NO PROCEDE CONDENA EN COSTAS FUENTE FORMAL: CÓDIGO CONTENCIOSO ADMINISTRATIVO - ARTÍCULO 171 / CÓDIGO GENERAL DEL PROCESO - ARTÍCULO 624
CONSEJO DE ESTADO
SALA DE LO CONTENCIOSO ADMINISTRATIVO
SECCIÓN TERCERA
SUBSECCIÓN B
Magistrado ponente: MARTÍN BERMÚDEZ MUÑOZ
Bogotá D.C., dos (2) de agosto de dos mil diecinueve (2019).
Radicación número: 19001-23-31-000-2005-01245-01(45839)
Actor: NACIÓN-FISCALÍA GENERAL DE LA NACIÓN
Demandado: JOSÉ ALFARO CASTRO DAZA Referencia: ACCIÓN DE REPETICIÓN (SENTENCIA) No observándose irregularidad que invalide la actuación, procede la Sala a resolver el recurso de apelación interpuesto por la demandante contra la sentencia dictada el 26 de abril de 2012 por el Tribunal Administrativo del Cauca que negó las pretensiones de la demanda.
I. ANTECEDENTES
A. Demanda de repetición
1.- Mediante escrito presentado el 18 de agosto de 2005, la Nación-Fiscalía General de la Nación, actuando a través de apoderado judicial, presentó demanda en ejercicio de la acción de repetición contra José Alfaro Castro Daza, con el fin de que se le declarara responsable a título de dolo o culpa grave por los hechos que dieron origen a la sentencia condenatoria de 27 de abril de 2001, proferida por el Tribunal Administrativo del Cauca, dentro del proceso con radicado No. 1999028500, mediante la cual se declaró la responsabilidad de la accionante por la privación de la libertad de Mauricio Restrepo Vásquez. 2.- En la demanda se formularon las siguientes pretensiones: <<(…) PRIMERA: Que se declare que la conducta adoptada por el Doctor JOSÉ ALFARO CASTRO DAZA es dolosa y/o gravemente culposa, de conformidad con los artículos 90 de la Constitución Política, Artículo 72 de la Ley 270 de 1996, Artículos 5 y 6 de la Ley 678 de 2001 en razón al daño antijurídico causado a la Nación Colombiana – Fiscalía General de la Nación, por los errores judiciales en que incurrió al proferir las resoluciones mediante las cuales se definió la situación jurídica y se calificó el mérito del sumario del indagando (sic) MAURICIO RESTREPO VÁSQUEZ, profiriendo en su contra medida de aseguramiento consistente en detención preventiva sin los requisitos mínimos exigidos por el Código de Procedimiento de Penal (sic), hecho que sirvió de fundamento para que la sala de descongestión del Tribunal Administrativo del Valle (sic) en fallo de fecha 27
de abril de 2001 dentro de la Acción de Reparación Directa número 1999028500 iniciada en el Honorable Tribunal Administrativo del Cauca, declarara a la Nación-Fiscalía General de la Nación, responsables (sic) por la detención injusta de la cual fue víctima el señor RESTREPO VÁSQUEZ SEGUNDO: Que en consecuencia de lo anterior, se declare responsable patrimonial y/o pecuniariamente al Doctor JOSÉ ALFARO CASTRO DAZA de los perjuicios y daños antijurídicos causado u ocasionados, directa o indirectamente a la NACIÓN – FISCALÍA GENERAL DE LA NACIÓN, en virtud del citado fallo condenatorio.

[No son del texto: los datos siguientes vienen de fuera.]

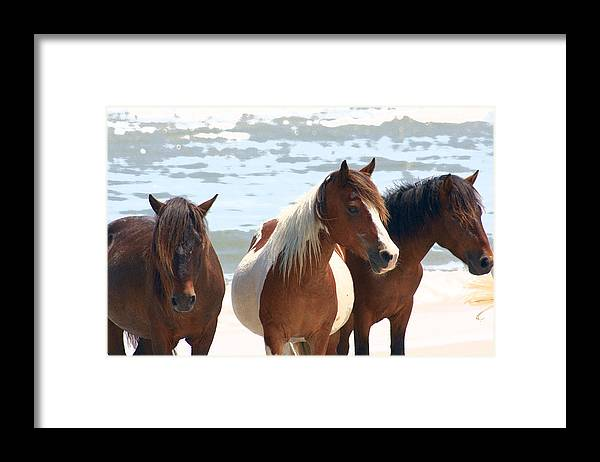 Assateague Framed Print featuring the photograph Wild Trio by JB Stran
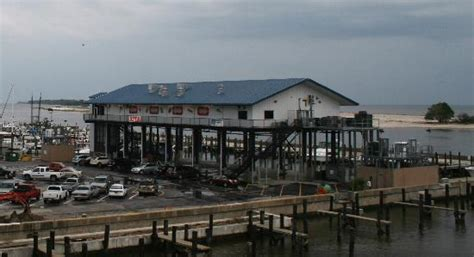 Harbor House Seafood by View From Hardrock Parking Garage Picture Of Mcelroy S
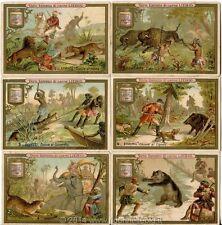 Chromo Liebig Sang. 234 ITA Caccia in Paesi Diversi ANNO 1889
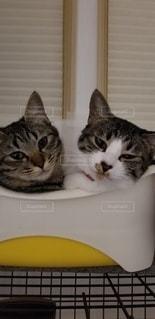 仲良し親子猫の写真・画像素材[3479408]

TERCERA: Que como consecuencia de los anterior, se condene al Doctor JOSÉ ALFARO CASTRO DAZA, al monto del pago indemnizatorio efectuado al señor MAURICIO RESTREPO VÁSQUEZ y otros, beneficiarios del citado proceso 1999-028500, el cual asciende a una suma de TREINTA
Y DOS MILLONES NOVECIENTOS SESENTA Y NUEVE MIL SETECIENTOS OCHENTA Y UN PESOS (sic) ($32.969.781) M/CTE, cifra que la Fiscalía General de la Nación reconoció y pagó efectiva y materialmente a la citada persona a través de su apoderado judicial, tal y como se explica en el acápite de los “HECHOS Y OMISIONES”.
CUARTA: Que se condene al Doctor José Alfaro Castro Daza, a cancelar intereses comerciales a favor de la NACIÓN – FISCALÍA GENERAL DE LA NACIÓN, desde la ejecutoria de la providencia que ponga fin a este proceso.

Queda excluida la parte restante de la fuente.